Voici une découverte qui pourrait décomplexer les gros dormeurs et autres afficionados de la sieste : même les IA ont régulièrement besoin de faire un petit somme.
Des chercheurs du Laboratoire national de Los Alamos, situé dans l'État du Nouveau-Mexique et rattaché à l'université de Californie, ont fait une intéressante découverte. Contrairement à beaucoup de dispositifs dits intelligents, susceptibles de fonctionner 24h sur 24 et 7 jours sur 7 sans jamais s’arrêter, les systèmes IA qui imitent le système nerveux central des êtres vivants ressentent, eux aussi, le besoin de dormir.
Parce qu'apprendre, c'est fatiguant
Ce phénomène se produit lorsque les chercheurs soumettent leurs réseaux neuronaux artificiels à un apprentissage non supervisé de type classification. Les systèmes doivent catégoriser des objets sans avoir eu d’exemples préalables auxquels se référer. Garrett Kenyon, neuroscientifique spécialisé dans l'informatique neuronal et auteur de l’étude, fait le parallèle suivant :
« C’est comme si vous soumettiez à un enfant de nombreuses images d’animaux inconnus et que vous lui demandiez de regrouper des images similaires. Il ne saura peut-être pas ce qu'est une antilope, mais il la placera dans une pile séparée de celle des lions ou des pingouins, par exemple ».
Et comme les enfants, les réseaux neuronaux finissent par devenir « instables » après une session d’apprentissage continue, « génèrent des imagines analogues à des hallucinations ». Le remède pour les stabiliser ? Le repos !
Comment dort un réseau neuronal artificiel ?
À cet instant, vous vous demandez sûrement comment endormir un réseau neuronal. Lui préparer un lit douillet ? Lui chanter une berceuse ? Lui débrancher brutalement son alimentation ? Aucune de ces méthodes. Comme pour notre cerveau, son sommeil est surtout une histoire d’ondes.
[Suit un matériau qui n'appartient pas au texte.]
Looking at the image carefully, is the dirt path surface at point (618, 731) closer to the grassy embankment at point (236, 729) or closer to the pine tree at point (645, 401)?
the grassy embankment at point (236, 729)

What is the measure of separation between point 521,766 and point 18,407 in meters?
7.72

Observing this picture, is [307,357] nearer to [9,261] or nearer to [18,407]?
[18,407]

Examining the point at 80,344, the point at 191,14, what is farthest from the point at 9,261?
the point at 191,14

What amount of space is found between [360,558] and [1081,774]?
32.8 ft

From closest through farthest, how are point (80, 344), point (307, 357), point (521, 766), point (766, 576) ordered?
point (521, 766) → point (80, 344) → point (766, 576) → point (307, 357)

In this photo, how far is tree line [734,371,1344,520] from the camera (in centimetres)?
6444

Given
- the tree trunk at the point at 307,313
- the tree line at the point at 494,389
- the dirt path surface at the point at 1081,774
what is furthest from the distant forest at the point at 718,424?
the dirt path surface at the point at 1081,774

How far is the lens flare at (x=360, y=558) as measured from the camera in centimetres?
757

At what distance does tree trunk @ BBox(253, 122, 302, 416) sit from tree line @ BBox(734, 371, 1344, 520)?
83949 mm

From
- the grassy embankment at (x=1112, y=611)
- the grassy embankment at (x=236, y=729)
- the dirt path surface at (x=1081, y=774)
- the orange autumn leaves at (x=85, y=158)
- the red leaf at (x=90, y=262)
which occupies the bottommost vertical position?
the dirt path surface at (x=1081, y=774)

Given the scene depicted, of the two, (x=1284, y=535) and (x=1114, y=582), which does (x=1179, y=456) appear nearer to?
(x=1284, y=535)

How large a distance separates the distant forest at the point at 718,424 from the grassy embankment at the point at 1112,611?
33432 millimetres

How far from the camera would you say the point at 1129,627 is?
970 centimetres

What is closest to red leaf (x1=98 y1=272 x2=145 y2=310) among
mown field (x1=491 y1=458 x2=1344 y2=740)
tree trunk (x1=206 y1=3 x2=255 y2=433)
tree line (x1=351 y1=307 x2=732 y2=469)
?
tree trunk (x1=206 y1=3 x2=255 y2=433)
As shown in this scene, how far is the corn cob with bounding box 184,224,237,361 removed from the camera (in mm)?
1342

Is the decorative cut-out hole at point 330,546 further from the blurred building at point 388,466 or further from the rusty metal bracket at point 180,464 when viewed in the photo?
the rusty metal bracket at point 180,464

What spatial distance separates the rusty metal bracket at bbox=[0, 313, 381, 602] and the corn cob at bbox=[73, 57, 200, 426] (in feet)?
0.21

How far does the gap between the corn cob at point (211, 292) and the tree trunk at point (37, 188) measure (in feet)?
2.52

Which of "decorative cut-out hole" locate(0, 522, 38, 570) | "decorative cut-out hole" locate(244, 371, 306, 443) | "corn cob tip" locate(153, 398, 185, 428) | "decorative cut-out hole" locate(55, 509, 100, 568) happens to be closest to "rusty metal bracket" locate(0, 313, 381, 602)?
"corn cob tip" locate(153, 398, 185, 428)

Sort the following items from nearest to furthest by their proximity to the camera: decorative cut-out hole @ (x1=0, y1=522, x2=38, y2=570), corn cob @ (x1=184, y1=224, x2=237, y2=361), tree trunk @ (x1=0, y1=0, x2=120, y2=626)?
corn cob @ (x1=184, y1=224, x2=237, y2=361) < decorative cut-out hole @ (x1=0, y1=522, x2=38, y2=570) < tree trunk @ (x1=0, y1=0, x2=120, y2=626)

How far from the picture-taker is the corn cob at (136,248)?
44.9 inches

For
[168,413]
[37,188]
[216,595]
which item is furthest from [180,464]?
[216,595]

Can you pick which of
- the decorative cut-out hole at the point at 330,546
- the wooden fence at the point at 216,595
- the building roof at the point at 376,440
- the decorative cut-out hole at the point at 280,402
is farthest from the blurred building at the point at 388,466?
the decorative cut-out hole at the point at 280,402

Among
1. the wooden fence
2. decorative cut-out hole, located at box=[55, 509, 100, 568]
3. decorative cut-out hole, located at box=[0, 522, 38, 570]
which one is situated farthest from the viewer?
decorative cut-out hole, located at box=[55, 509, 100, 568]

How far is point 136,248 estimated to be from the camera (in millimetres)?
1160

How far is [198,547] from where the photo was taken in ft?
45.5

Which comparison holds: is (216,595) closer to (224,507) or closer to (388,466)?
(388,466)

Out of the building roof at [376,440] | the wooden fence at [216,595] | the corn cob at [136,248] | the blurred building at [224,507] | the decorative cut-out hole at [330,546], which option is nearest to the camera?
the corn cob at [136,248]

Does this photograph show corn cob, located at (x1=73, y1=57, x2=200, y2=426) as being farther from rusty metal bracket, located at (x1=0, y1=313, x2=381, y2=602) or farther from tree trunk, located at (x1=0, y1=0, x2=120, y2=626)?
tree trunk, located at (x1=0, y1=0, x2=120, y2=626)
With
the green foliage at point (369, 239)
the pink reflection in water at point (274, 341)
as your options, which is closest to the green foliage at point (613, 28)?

Heureusement moins réfractaires à s’endormir que certains humains, les réseaux neuronaux artificiels peuvent être directement plongés dans ce qui s’apparente, chez un être vivant, au sommeil profond ; c’est en tout cas dans cet état qu’ils se reposent le plus.
Physiquement, pour un humain, la phase de sommeil profond le cerveau se traduit par des ondes dont les fréquences varient de 0,5 à 4 Hz environ. Plongés dans un sommeil artificiel similaire, les neurones finissent par retrouver leur stabilité. En outre, cet assoupissement permet d’en réinitialiser certains, inactifs lors du lancement initial de la simulation.
Par ailleurs, comme mentionné ci-dessus, "éteindre" les réseaux neuronaux n’atténue par leur instabilité. Pire, cela les réinitialise, annule leurs précédents acquis, les rend comme amnésiques. Concrètement, ne plus les alimenter revient à les plonger dans un état de mort cérébrale, lequel se caractérise, pour un cerveau biologique, par l’absence d’ondes.
Toutes les IA ne dorment pas
Ce besoin de sommeil ne concerne pas toutes les IA, un terme un peu fourre-tout qui désigne en réalité des concepts très différents. Comme le rappelle Garrett Kenyon, il ne concerne pas les IA qui se cantonnent à des activités très spécifiques, comme le deep learning. C’est l’opposition entre l’intelligence artificielle dite forte, ou générale, et l’intelligence artificielle faible. Inutile d’accorder régulièrement des nuits de sommeil à votre PC donc ; il n’en a pas besoin et cela ne le rendra pas plus intelligent !
Êtres vivants ou entité artificielle, aucun système neuronal ne semble donc pouvoir faire l’économie d’un bon sommeil réparateur. Grâce à leurs similitudes avec le cerveau humain, ces systèmes artificiels enrichiront certainement nos connaissances sur notre propre système biologique. Et qui sait, dans quelques décennies, lorsque des IA de ce genre seront implémentées dans nos objets du quotidien, votre voiture vous remerciera peut-être de l’avoir laissée dormir au chaud dans le garage plutôt que dans la rue.